▶ _ИСХОДНЫЙ ТЕКСТ_
==================================================
Характерно, однако,  что «сократовский метод» не дает завершенного, общезначимого определения понятия. Прежде всего, в этом можно усмотреть ограниченность, несовершенство рационально-логического способа постижения феноменов нравственности. Не случайно Сократ вынужден был прибегнуть в своем исследовании нравственных понятий к аллегориям, метафорам, образным сравнениям, аналогиям, притчам и т.п.  Такого рода образные, иносказательные формы определения нравственности как бы пробуждают эмоциональную, духовную память человека, охватывая нравственные явления в их непосредственной нравственной целостности.
Это – обращение к более глубоким, «дологическим»  и «дорациональным» пластам нравственности, которая постоянно напоминает о себе «голосом совести» в реальной жизни. Рациональный язык этики часто оказывается неспособным выразить эти явления, поэтому на помощь ему приходит древний иносказательно-афористический язык культуры, являющийся незаменимым средством нравственного знания, сознания и самосознания. Афористически мыслящий  Ницше  замечал: «Наиболее вразумительным в языке является не слово, а тон, сила, модуляция, темп, с которыми проговаривается ряд  слов, – короче,  страсть за этой музыкой, личность за этой страстью: стало быть, все то, что  не может быть написано. Посему никаких дел с писательщиной» .
Вместе с тем,  и это нельзя не отметить, незавершенность «сократовского метода» открывает широкий  простор для самостоятельной, творческой работы мышления. Таким образом,  отсутствие окончательных формулировок ведет не к скептицизму, как это может представляться, но, напротив, наполняет уверенностью в наличии некоего  интуитивного знания нравственного явления. И чем глубже мы проникаем в его многообразную и противоречивую сущность, тем лучше понимаем, что совокупность частных и неполных определений выводит на  какое-то единое, существенное качество, открывающееся в целостном духовном опыте.
Без диалектики – науки о развитии, в наиболее полном и свободном от односторонности виде, не обойтись. Вот как характеризовал ее еще Августин Аврелий  Блаженный: «Диалектика… наука наук; она учит учиться; учит учить; она знает знать. Она не только хочет хотеть, но и может мочь».  Другими словами, она не только хочет, но и, что самое важное, может.  Что касается нападок на науку, то они были всегда. На искусство – тоже. Между тем, Гёте замечал: «Искусство – перелагатель неизречимого…Туманность известных максим – относительна, не все, что понятно говорящему, может быть разъяснено слушателю».
==================================================
▶ _ИСХОДНЫЕ ДАННЫЕ_
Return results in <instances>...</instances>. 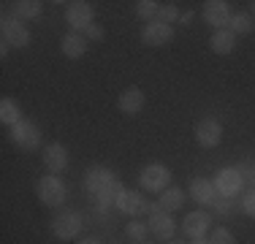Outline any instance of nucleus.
I'll list each match as a JSON object with an SVG mask.
<instances>
[{"label":"nucleus","mask_w":255,"mask_h":244,"mask_svg":"<svg viewBox=\"0 0 255 244\" xmlns=\"http://www.w3.org/2000/svg\"><path fill=\"white\" fill-rule=\"evenodd\" d=\"M84 187H87V193H93V195H95V201H98L101 209L117 206L120 193L125 190L123 182L117 179V174H112V171L103 168V166L87 168V174H84Z\"/></svg>","instance_id":"1"},{"label":"nucleus","mask_w":255,"mask_h":244,"mask_svg":"<svg viewBox=\"0 0 255 244\" xmlns=\"http://www.w3.org/2000/svg\"><path fill=\"white\" fill-rule=\"evenodd\" d=\"M84 228V217L76 209H63L57 217L52 220V234L60 242H74Z\"/></svg>","instance_id":"2"},{"label":"nucleus","mask_w":255,"mask_h":244,"mask_svg":"<svg viewBox=\"0 0 255 244\" xmlns=\"http://www.w3.org/2000/svg\"><path fill=\"white\" fill-rule=\"evenodd\" d=\"M35 193H38V201L44 206H63L65 204V195H68V190H65V182L60 179V176H41L38 185H35Z\"/></svg>","instance_id":"3"},{"label":"nucleus","mask_w":255,"mask_h":244,"mask_svg":"<svg viewBox=\"0 0 255 244\" xmlns=\"http://www.w3.org/2000/svg\"><path fill=\"white\" fill-rule=\"evenodd\" d=\"M168 182H171V168L163 166V163H149L138 174V185L147 193H163L168 187Z\"/></svg>","instance_id":"4"},{"label":"nucleus","mask_w":255,"mask_h":244,"mask_svg":"<svg viewBox=\"0 0 255 244\" xmlns=\"http://www.w3.org/2000/svg\"><path fill=\"white\" fill-rule=\"evenodd\" d=\"M11 141H14V146H19V149L33 152V149L41 146L44 136H41V127L35 125V122L22 120V122H16V125L11 127Z\"/></svg>","instance_id":"5"},{"label":"nucleus","mask_w":255,"mask_h":244,"mask_svg":"<svg viewBox=\"0 0 255 244\" xmlns=\"http://www.w3.org/2000/svg\"><path fill=\"white\" fill-rule=\"evenodd\" d=\"M193 136H196V144L204 146V149H215L217 144L223 141V125L217 117H204L196 122V130H193Z\"/></svg>","instance_id":"6"},{"label":"nucleus","mask_w":255,"mask_h":244,"mask_svg":"<svg viewBox=\"0 0 255 244\" xmlns=\"http://www.w3.org/2000/svg\"><path fill=\"white\" fill-rule=\"evenodd\" d=\"M215 187H217V193H220V198H234V195H239L242 187H245V176H242L239 168H234V166L220 168L215 176Z\"/></svg>","instance_id":"7"},{"label":"nucleus","mask_w":255,"mask_h":244,"mask_svg":"<svg viewBox=\"0 0 255 244\" xmlns=\"http://www.w3.org/2000/svg\"><path fill=\"white\" fill-rule=\"evenodd\" d=\"M3 44L25 49L30 44V30L19 16H3Z\"/></svg>","instance_id":"8"},{"label":"nucleus","mask_w":255,"mask_h":244,"mask_svg":"<svg viewBox=\"0 0 255 244\" xmlns=\"http://www.w3.org/2000/svg\"><path fill=\"white\" fill-rule=\"evenodd\" d=\"M65 22L74 27V33H84L90 24H95V11H93V5L84 3V0L71 3L68 11H65Z\"/></svg>","instance_id":"9"},{"label":"nucleus","mask_w":255,"mask_h":244,"mask_svg":"<svg viewBox=\"0 0 255 244\" xmlns=\"http://www.w3.org/2000/svg\"><path fill=\"white\" fill-rule=\"evenodd\" d=\"M174 41V27L171 24H163V22H149L141 27V44L144 46H166Z\"/></svg>","instance_id":"10"},{"label":"nucleus","mask_w":255,"mask_h":244,"mask_svg":"<svg viewBox=\"0 0 255 244\" xmlns=\"http://www.w3.org/2000/svg\"><path fill=\"white\" fill-rule=\"evenodd\" d=\"M44 166H46V171L49 174H54V176H60L65 168H68V149H65L60 141H52V144H46L44 146Z\"/></svg>","instance_id":"11"},{"label":"nucleus","mask_w":255,"mask_h":244,"mask_svg":"<svg viewBox=\"0 0 255 244\" xmlns=\"http://www.w3.org/2000/svg\"><path fill=\"white\" fill-rule=\"evenodd\" d=\"M209 228H212V215L204 209L190 212V215H185V220H182V231H185L190 239H204V234Z\"/></svg>","instance_id":"12"},{"label":"nucleus","mask_w":255,"mask_h":244,"mask_svg":"<svg viewBox=\"0 0 255 244\" xmlns=\"http://www.w3.org/2000/svg\"><path fill=\"white\" fill-rule=\"evenodd\" d=\"M117 209L125 212V215H130V217H138V215H144V212H149V201L138 190H123L117 198Z\"/></svg>","instance_id":"13"},{"label":"nucleus","mask_w":255,"mask_h":244,"mask_svg":"<svg viewBox=\"0 0 255 244\" xmlns=\"http://www.w3.org/2000/svg\"><path fill=\"white\" fill-rule=\"evenodd\" d=\"M204 19H206V24H212V27L226 30L228 22H231L228 3H226V0H206V3H204Z\"/></svg>","instance_id":"14"},{"label":"nucleus","mask_w":255,"mask_h":244,"mask_svg":"<svg viewBox=\"0 0 255 244\" xmlns=\"http://www.w3.org/2000/svg\"><path fill=\"white\" fill-rule=\"evenodd\" d=\"M117 109L123 114H128V117H136V114L144 109V93H141V87H136V84L125 87L123 93H120V98H117Z\"/></svg>","instance_id":"15"},{"label":"nucleus","mask_w":255,"mask_h":244,"mask_svg":"<svg viewBox=\"0 0 255 244\" xmlns=\"http://www.w3.org/2000/svg\"><path fill=\"white\" fill-rule=\"evenodd\" d=\"M190 195H193V201H198L201 206H215V201L220 198L215 182L204 179V176H196V179L190 182Z\"/></svg>","instance_id":"16"},{"label":"nucleus","mask_w":255,"mask_h":244,"mask_svg":"<svg viewBox=\"0 0 255 244\" xmlns=\"http://www.w3.org/2000/svg\"><path fill=\"white\" fill-rule=\"evenodd\" d=\"M149 231H152L160 242H171L174 234H177L171 212H155V215H149Z\"/></svg>","instance_id":"17"},{"label":"nucleus","mask_w":255,"mask_h":244,"mask_svg":"<svg viewBox=\"0 0 255 244\" xmlns=\"http://www.w3.org/2000/svg\"><path fill=\"white\" fill-rule=\"evenodd\" d=\"M60 49H63V54L68 60H79L84 57V52H87V38H84V33H65L63 41H60Z\"/></svg>","instance_id":"18"},{"label":"nucleus","mask_w":255,"mask_h":244,"mask_svg":"<svg viewBox=\"0 0 255 244\" xmlns=\"http://www.w3.org/2000/svg\"><path fill=\"white\" fill-rule=\"evenodd\" d=\"M209 49L215 54H220V57H226V54H231L236 49V35L231 33V30H215L212 33V38H209Z\"/></svg>","instance_id":"19"},{"label":"nucleus","mask_w":255,"mask_h":244,"mask_svg":"<svg viewBox=\"0 0 255 244\" xmlns=\"http://www.w3.org/2000/svg\"><path fill=\"white\" fill-rule=\"evenodd\" d=\"M182 204H185V190L182 187H166L160 193V201H157V206L163 212H177Z\"/></svg>","instance_id":"20"},{"label":"nucleus","mask_w":255,"mask_h":244,"mask_svg":"<svg viewBox=\"0 0 255 244\" xmlns=\"http://www.w3.org/2000/svg\"><path fill=\"white\" fill-rule=\"evenodd\" d=\"M0 122H3V125H11V127H14L16 122H22V106L14 98H3V101H0Z\"/></svg>","instance_id":"21"},{"label":"nucleus","mask_w":255,"mask_h":244,"mask_svg":"<svg viewBox=\"0 0 255 244\" xmlns=\"http://www.w3.org/2000/svg\"><path fill=\"white\" fill-rule=\"evenodd\" d=\"M253 27H255V22H253V16L250 14H231V22H228V30L234 35H250L253 33Z\"/></svg>","instance_id":"22"},{"label":"nucleus","mask_w":255,"mask_h":244,"mask_svg":"<svg viewBox=\"0 0 255 244\" xmlns=\"http://www.w3.org/2000/svg\"><path fill=\"white\" fill-rule=\"evenodd\" d=\"M14 11H16V16H19L22 22L25 19H38L41 16V3L38 0H19V3L14 5Z\"/></svg>","instance_id":"23"},{"label":"nucleus","mask_w":255,"mask_h":244,"mask_svg":"<svg viewBox=\"0 0 255 244\" xmlns=\"http://www.w3.org/2000/svg\"><path fill=\"white\" fill-rule=\"evenodd\" d=\"M157 11H160V3H157V0H138L136 3V16L144 19L147 24L157 19Z\"/></svg>","instance_id":"24"},{"label":"nucleus","mask_w":255,"mask_h":244,"mask_svg":"<svg viewBox=\"0 0 255 244\" xmlns=\"http://www.w3.org/2000/svg\"><path fill=\"white\" fill-rule=\"evenodd\" d=\"M147 228H149V223H136V220H133V223L125 225V236L136 244H144L147 242Z\"/></svg>","instance_id":"25"},{"label":"nucleus","mask_w":255,"mask_h":244,"mask_svg":"<svg viewBox=\"0 0 255 244\" xmlns=\"http://www.w3.org/2000/svg\"><path fill=\"white\" fill-rule=\"evenodd\" d=\"M157 22H163V24H171L174 27V22H179V8L174 3H168V5H160V11H157Z\"/></svg>","instance_id":"26"},{"label":"nucleus","mask_w":255,"mask_h":244,"mask_svg":"<svg viewBox=\"0 0 255 244\" xmlns=\"http://www.w3.org/2000/svg\"><path fill=\"white\" fill-rule=\"evenodd\" d=\"M212 244H236V236H234V231H228L226 225H217L215 231H212Z\"/></svg>","instance_id":"27"},{"label":"nucleus","mask_w":255,"mask_h":244,"mask_svg":"<svg viewBox=\"0 0 255 244\" xmlns=\"http://www.w3.org/2000/svg\"><path fill=\"white\" fill-rule=\"evenodd\" d=\"M242 212L250 215V217H255V190L245 193V198H242Z\"/></svg>","instance_id":"28"},{"label":"nucleus","mask_w":255,"mask_h":244,"mask_svg":"<svg viewBox=\"0 0 255 244\" xmlns=\"http://www.w3.org/2000/svg\"><path fill=\"white\" fill-rule=\"evenodd\" d=\"M84 38L87 41H101V38H106V30H103L101 24H90V27L84 30Z\"/></svg>","instance_id":"29"},{"label":"nucleus","mask_w":255,"mask_h":244,"mask_svg":"<svg viewBox=\"0 0 255 244\" xmlns=\"http://www.w3.org/2000/svg\"><path fill=\"white\" fill-rule=\"evenodd\" d=\"M179 22H182V24H190V22H193V11H185V14H179Z\"/></svg>","instance_id":"30"},{"label":"nucleus","mask_w":255,"mask_h":244,"mask_svg":"<svg viewBox=\"0 0 255 244\" xmlns=\"http://www.w3.org/2000/svg\"><path fill=\"white\" fill-rule=\"evenodd\" d=\"M76 244H101L98 239H82V242H76Z\"/></svg>","instance_id":"31"},{"label":"nucleus","mask_w":255,"mask_h":244,"mask_svg":"<svg viewBox=\"0 0 255 244\" xmlns=\"http://www.w3.org/2000/svg\"><path fill=\"white\" fill-rule=\"evenodd\" d=\"M193 244H212L209 239H193Z\"/></svg>","instance_id":"32"},{"label":"nucleus","mask_w":255,"mask_h":244,"mask_svg":"<svg viewBox=\"0 0 255 244\" xmlns=\"http://www.w3.org/2000/svg\"><path fill=\"white\" fill-rule=\"evenodd\" d=\"M168 244H185V242H168Z\"/></svg>","instance_id":"33"},{"label":"nucleus","mask_w":255,"mask_h":244,"mask_svg":"<svg viewBox=\"0 0 255 244\" xmlns=\"http://www.w3.org/2000/svg\"><path fill=\"white\" fill-rule=\"evenodd\" d=\"M253 14H255V3H253Z\"/></svg>","instance_id":"34"},{"label":"nucleus","mask_w":255,"mask_h":244,"mask_svg":"<svg viewBox=\"0 0 255 244\" xmlns=\"http://www.w3.org/2000/svg\"><path fill=\"white\" fill-rule=\"evenodd\" d=\"M253 185H255V176H253Z\"/></svg>","instance_id":"35"},{"label":"nucleus","mask_w":255,"mask_h":244,"mask_svg":"<svg viewBox=\"0 0 255 244\" xmlns=\"http://www.w3.org/2000/svg\"><path fill=\"white\" fill-rule=\"evenodd\" d=\"M144 244H147V242H144Z\"/></svg>","instance_id":"36"}]
</instances>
==================================================
▶ _ТЕКСТ ЗАДАНИЯ_
Подхватите текст о «сократовском методе» и языке нравственности и продолжите его сразу после последнего предложения.

▶ _ОТВЕТ К ЗАДАНИЮ_
 «Диалектическое  (и диалогическое) полагание и противополагание, ареной которых выступает спонтанная, беспредпосылочная деятельность субъекта морали, преодолевает буквальную, формально-логическую противоречивость многих императивов и оценок, вошедших в  канонизированные тексты… Писание хоть и является продуктом деятельности духа, само по себе не есть дух, и потому  то, что в духе слито и органично, в тексте Книги, этой материализованной проекции духа, оказывается разведенным и противоположным. Попытка логически согласовать противоречия запутает нас еще больше, если мы будем рассуждать вообще, не связывая эти противоречия с нашим персональным бытием и не видя в них отражения полярных потенций нашего опять-таки духа».
Диалектический метод  онтологических оснований афоризма предполагает умелое, искусное обращение  со  словом: «Бердыш в руках воина то же, что меткое слово в руках писателя».  Беседа, как это нам представляется, более, чем монолог, приближается к диалектике. Диалектизм, в сочетании с междисциплинарным подходом, может представлять интерес как для литераторов, так и для педагогов, социологов, политологов,  психологов. Помимо  этого,  данный  метод позволяет представить достаточно цельную концепцию  генезиса  афоризмов, крылатых слов и, главное,  способа  их осмысления.
Многие философы древности излагали свое учение  в форме диалога,  и вот всякое  Слово есть обращение; вопросы, касающиеся  учебы, любви, счастья, смысла жизни  относятся  к разряду вечных,  общечеловеческих  вопросов. Ответы же на них  получить не так легко или, иначе, отвечает на них сама жизнь. Если мы углубимся в чтение текстов из Священного Писания, великого произведения или  действительно  талантливого сочинения, то обнаружим кладезь замечательных изречений, поражающих своей  искрометностью  и глубиной, что само по себе может служить свидетельством о глубоких онтологических основаниях афоризма. Словно драгоценные камни они скрываются в нем, служа украшением  и  сияя  светом истинной мудрости.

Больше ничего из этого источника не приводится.